▶ _Work order 1_:
Transcribe the hinge mortise jig thread from "## bobj3 (Jan" to "much fire wood...".
▶ _Work order 2_:
Pick up the forum thread on the multiple hinge mortise jig after its last sentence and keep it going.

▶ _Extract_:
════════════════
# Multiple Hinge Mortise Jig



## FES (Oct 8, 2007)

Instead of making an individual hinge mortise template, I want to make a template out of 5/8" MDF that will have (3) spaces cut out, I can clamp to the edge of an interior door and mortise all 3 areas for the hinges in (1) setup. The doors are 1-3/8" thick x 32" wide x 80" long and I have (21 doors) to fix 3 1/2" round-corner butt hinges on. I am thinking about cutting a strip of 5/8" MDF 6" wide x 81" long, glue a tab approximately 1" wide x 4" long to each end of the strip. The tabs will have a mounting hole to pin the template to the door top and bottom with a drywall screw. Four (4) 1" x 2" x 10" fence strips, on approximately 10" centers, will be fastened to the template for clamping to door . Please advise if you think this template will work or maybe someone will have a better idea ? Your advice will be greatly appreaciated. Regards, Fred


----------



## FES (Oct 8, 2007)

Would someone advise me on this ? I am totally a novice when it comes to doing anything with a router. Thank you.


----------



## AxlMyk (Jun 13, 2006)

You might consider using plywood. It would be much stronger. Seeing as how MDF is similar to cardboard, you might get your fence strips breaking off.
Otherwise, it sounds like a good plan to me.


----------



## bobj3 (Jan 17, 2006)

Hi FES

Because you have 21 doors to do you may want to buy or just rent a hinge template jig set up,,, you can always sell it after you get done with it,, 


But so many doors are not all the same size it can be off by 1" and the will make your home jig so much fire wood...
════════════════
▶ _Source data_:
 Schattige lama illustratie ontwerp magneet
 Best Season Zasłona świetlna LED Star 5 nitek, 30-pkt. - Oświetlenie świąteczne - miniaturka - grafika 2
════════════════
▶ _Written reply 1_:
## bobj3 (Jan 17, 2006)

Hi FES

Because you have 21 doors to do you may want to buy or just rent a hinge template jig set up,,, you can always sell it after you get done with it,, 


But so many doors are not all the same size it can be off by 1" and the will make your home jig so much fire wood...

▶ _Written reply 2_:
Porter-Cable 59381 Hinge Butt Template Kit
http://www.amazon.com/Porter-Cable-59381-Hinge-Butt-Template/dp/B0000224KV

Carey 300-2 3 Hinge System
http://www.tools-plus.com/carey-300-2.html

=====



FES said:


> Instead of making an individual hinge mortise template, I want to make a template out of 5/8" MDF that will have (3) spaces cut out, I can clamp to the edge of an interior door and mortise all 3 areas for the hinges in (1) setup. The doors are 1-3/8" thick x 32" wide x 80" long and I have (21 doors) to fix 3 1/2" round-corner butt hinges on. I am thinking about cutting a strip of 5/8" MDF 6" wide x 81" long, glue a tab approximately 1" wide x 4" long to each end of the strip. The tabs will have a mounting hole to pin the template to the door top and bottom with a drywall screw. Four (4) 1" x 2" x 10" fence strips, on approximately 10" centers, will be fastened to the template for clamping to door . Please advise if you think this template will work or maybe someone will have a better idea ? Your advice will be greatly appreaciated. Regards, Fred


----------



## FES (Oct 8, 2007)

Thank you much getting back to me and for the information. Doubt if I can afford to buy a mortise jig. Understand they are quite expensive. Have to check around and see if I can rent one. Good point taken about the doors not being identical in dimensions. Thank you. Best Regards, Fred


----------



## Woodnut65 (Oct 11, 2004)

Hi Fred: I have had recent need of a similar mortice jig for some doors in a house.
I bought a jig from Home Depot made by Porter Cable, it cost about 25 USD.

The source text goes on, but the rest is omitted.